> **TUGAS**:
Kumpulkan semua baris pada entri di bawah ini yang memuat kata "millimetres", dengan membedakan huruf besar dan huruf kecil.

> **INFORMASI HASIL EKSTRAKSI**:
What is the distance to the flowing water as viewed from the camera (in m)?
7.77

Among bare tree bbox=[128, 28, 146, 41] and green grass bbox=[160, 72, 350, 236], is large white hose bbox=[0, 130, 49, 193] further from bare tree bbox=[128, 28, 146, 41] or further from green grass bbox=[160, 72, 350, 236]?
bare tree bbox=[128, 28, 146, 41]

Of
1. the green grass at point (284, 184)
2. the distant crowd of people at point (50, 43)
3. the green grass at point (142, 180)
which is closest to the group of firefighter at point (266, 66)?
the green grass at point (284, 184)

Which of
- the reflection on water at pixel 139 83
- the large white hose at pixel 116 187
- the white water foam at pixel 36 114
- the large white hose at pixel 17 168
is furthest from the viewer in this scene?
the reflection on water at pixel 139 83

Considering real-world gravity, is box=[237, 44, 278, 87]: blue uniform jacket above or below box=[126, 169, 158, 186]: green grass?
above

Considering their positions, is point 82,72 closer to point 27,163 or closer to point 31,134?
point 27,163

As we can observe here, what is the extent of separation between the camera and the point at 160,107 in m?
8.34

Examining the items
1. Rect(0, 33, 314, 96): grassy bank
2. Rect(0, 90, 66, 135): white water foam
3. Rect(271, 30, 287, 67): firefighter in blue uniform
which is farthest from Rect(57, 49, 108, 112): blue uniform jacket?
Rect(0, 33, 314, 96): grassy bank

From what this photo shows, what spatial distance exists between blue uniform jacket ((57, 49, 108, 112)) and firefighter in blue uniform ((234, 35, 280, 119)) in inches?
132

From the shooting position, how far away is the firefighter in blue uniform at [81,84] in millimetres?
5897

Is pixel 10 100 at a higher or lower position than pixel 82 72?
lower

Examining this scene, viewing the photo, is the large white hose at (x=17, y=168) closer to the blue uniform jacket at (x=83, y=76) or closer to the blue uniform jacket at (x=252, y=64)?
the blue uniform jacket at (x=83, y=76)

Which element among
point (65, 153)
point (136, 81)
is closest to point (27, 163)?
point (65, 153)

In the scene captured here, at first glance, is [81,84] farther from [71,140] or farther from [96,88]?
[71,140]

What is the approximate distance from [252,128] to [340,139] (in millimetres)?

...

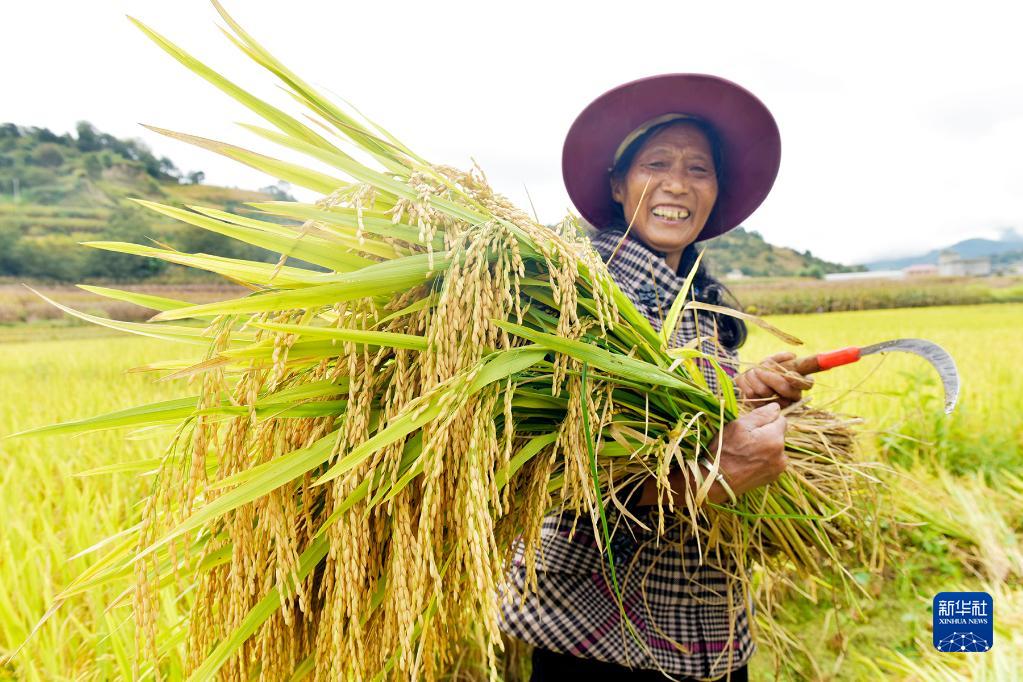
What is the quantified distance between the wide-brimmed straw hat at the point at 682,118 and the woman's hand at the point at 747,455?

> **KELUARAN YANG DIHARAPKAN**:
From the shooting position, how far away is the firefighter in blue uniform at [81,84] in millimetres?
What is the approximate distance from [252,128] to [340,139] (in millimetres)?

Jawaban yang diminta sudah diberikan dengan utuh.